**PASSAGE PROVIDED:**
*** Begin section ***

The other day, I was sharing a banter with my mum and thought about writing a blog post to share with everyone what living in a typical African home is and most especially what it feels like to have an African mother in my case a Yoruba mother. Some days after, I was on Instagram and I saw someone share a post about an earring and what her African mother and mother in law will think about the earring in the caption and it was so apt and similar to what mine would say. So I figured this post was a must write for me so Africans who wants to relish memories can and also Non-Africans who wants to know what it feels like to live with/ have an African mother.
EVERYTHING IS USUALLY LINKED TO THE SPIRITUAL.
There is hardly anything that isn’t translated to the spiritual by my mum. I can remember vividly the superheroes like Spiderman, Batman and the rest were demonic to my mum. And if you are wondering why I don’t like teddy bears like most girls, it is thanks to my mum; she claimed evil spirits can possess the dolls so it is a NO in her home.
An African mothers grocery list is always similar to her last. There are some things that must always be on her grocery list every month even it is in excess already. For my mum, in every grocery list, she must include Bath tissue, Potatoes, Bathing Soap, Toothpaste and Vegetable oil (her favorite). It is a MUST because she claims having these items in excess won’t hurt anyone and isn’t a bad idea.
African mothers are conceitedly assertive and dogmatic in their opinions. And they will always want you to go by their opinions a 100%. There is this proverb in Yoruba that “What an elder sees while sitting, the young cannot see it even if they climb the tallest tree” they always use it to support their point.
African mothers from the size 14 upwards are always trying to lose weight. My mum has been on her weight loss journey since I was old enough to know her as my mother. She taught me my first set of aerobics/exercise. But she still hasn’t lost so much weight to me because she is still a loyal buyer of size 16/18 clothes.
LIFE OF THE PARTY.
They are the life of the party. They are most effective if it is their friends’ party or so. They will be the first to get there to ensure all preparations are in top gear and will be the last to leave the venue of the party. Need I say they also buy or make souvenirs for these parties. And they know the latest songs released by popular artiste thanks to the information gotten from their children.
REPEATING THE SAME WORDS.
I recently realized that the older my mum is getting she would just always want you to repeat the same words over and over again even if you just said it some minutes ago to be double sure. The other day, she was watching a video of Kiss Daniel perform and I said that’s Kiss Daniel performing, some minutes later she said who is this performing and I answered her, then some minutes after that she said ehn, who sang this song? At this point, I am like Mummy!!!

*** End section ***

**REQUIRED ACTION:**
Using the post about having an African mother above, answer the following questions:
(a) Which item on the mother's monthly grocery list is described as her favorite?
(b) Which clothing sizes does the mother still buy?
(c) Who was performing in the video the mother was watching?

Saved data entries
*** Begin section ***

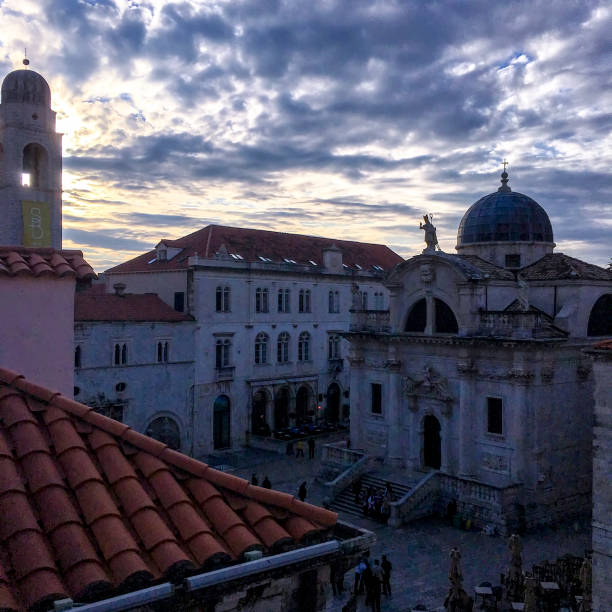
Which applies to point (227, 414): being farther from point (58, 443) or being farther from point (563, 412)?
point (58, 443)

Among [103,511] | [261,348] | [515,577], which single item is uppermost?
[103,511]

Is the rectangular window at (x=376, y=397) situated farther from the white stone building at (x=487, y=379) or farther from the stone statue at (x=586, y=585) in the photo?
the stone statue at (x=586, y=585)

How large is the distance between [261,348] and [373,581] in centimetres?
2537

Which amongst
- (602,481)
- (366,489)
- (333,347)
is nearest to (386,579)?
(602,481)

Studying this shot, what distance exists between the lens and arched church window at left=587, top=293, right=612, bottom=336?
1219 inches

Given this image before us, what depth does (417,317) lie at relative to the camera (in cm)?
3322

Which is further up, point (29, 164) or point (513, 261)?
point (29, 164)

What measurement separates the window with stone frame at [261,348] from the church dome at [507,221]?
15.1 m

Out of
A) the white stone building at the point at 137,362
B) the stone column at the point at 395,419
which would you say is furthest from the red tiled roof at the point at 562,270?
the white stone building at the point at 137,362

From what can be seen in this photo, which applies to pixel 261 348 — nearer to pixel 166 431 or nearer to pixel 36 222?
pixel 166 431

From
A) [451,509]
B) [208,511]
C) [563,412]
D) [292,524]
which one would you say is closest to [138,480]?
[208,511]

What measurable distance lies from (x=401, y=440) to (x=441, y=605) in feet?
43.2

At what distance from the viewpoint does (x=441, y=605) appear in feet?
67.3

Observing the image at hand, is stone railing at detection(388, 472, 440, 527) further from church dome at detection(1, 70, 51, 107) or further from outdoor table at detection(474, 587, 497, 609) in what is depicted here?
church dome at detection(1, 70, 51, 107)
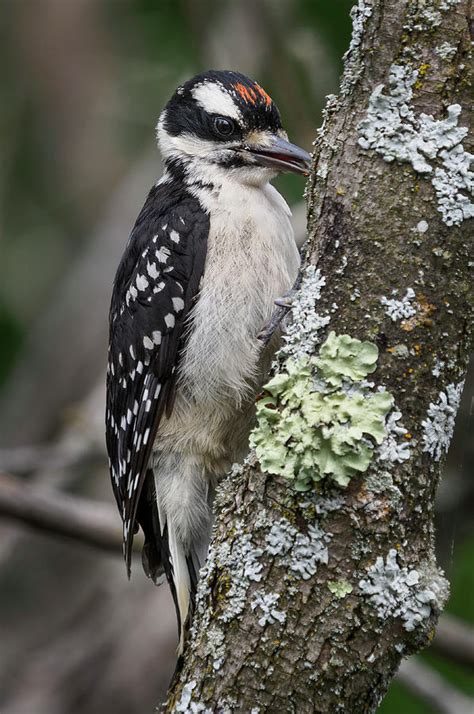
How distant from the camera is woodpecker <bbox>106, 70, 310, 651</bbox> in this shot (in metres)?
3.06

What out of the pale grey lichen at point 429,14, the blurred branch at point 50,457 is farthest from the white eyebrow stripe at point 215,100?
the blurred branch at point 50,457

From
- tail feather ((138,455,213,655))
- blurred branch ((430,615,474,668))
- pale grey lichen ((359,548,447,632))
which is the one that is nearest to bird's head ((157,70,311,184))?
tail feather ((138,455,213,655))

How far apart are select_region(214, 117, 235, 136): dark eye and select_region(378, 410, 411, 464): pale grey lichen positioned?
5.45ft

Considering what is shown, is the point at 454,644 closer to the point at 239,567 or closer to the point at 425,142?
the point at 239,567

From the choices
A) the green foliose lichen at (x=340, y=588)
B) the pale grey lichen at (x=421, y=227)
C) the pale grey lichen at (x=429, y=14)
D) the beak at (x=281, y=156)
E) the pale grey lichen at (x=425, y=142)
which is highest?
the pale grey lichen at (x=429, y=14)

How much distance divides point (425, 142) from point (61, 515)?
2.28 meters

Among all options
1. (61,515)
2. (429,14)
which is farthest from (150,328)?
(429,14)

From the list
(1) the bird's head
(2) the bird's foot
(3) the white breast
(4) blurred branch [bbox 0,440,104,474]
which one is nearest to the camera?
(2) the bird's foot

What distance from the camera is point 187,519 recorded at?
312 cm

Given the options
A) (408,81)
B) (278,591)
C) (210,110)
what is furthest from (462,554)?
(408,81)

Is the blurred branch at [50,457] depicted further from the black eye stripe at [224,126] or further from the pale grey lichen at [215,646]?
the pale grey lichen at [215,646]

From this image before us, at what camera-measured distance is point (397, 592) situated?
2.06 metres

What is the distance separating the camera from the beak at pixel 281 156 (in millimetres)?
3254

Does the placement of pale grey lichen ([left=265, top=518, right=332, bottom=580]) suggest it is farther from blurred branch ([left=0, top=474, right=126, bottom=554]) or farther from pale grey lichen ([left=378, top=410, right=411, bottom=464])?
blurred branch ([left=0, top=474, right=126, bottom=554])
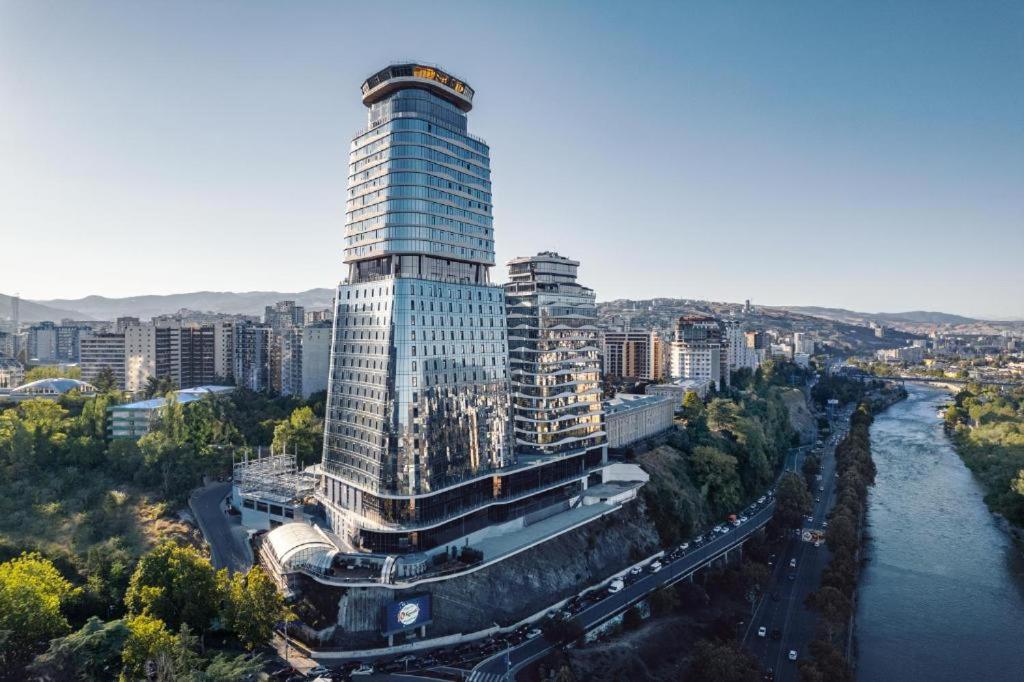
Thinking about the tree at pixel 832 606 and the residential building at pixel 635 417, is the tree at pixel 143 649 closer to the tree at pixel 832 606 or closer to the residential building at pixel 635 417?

*** End section ***

**RESPONSE:**
(a) Vegetable oil
(b) Size 16/18
(c) Kiss Daniel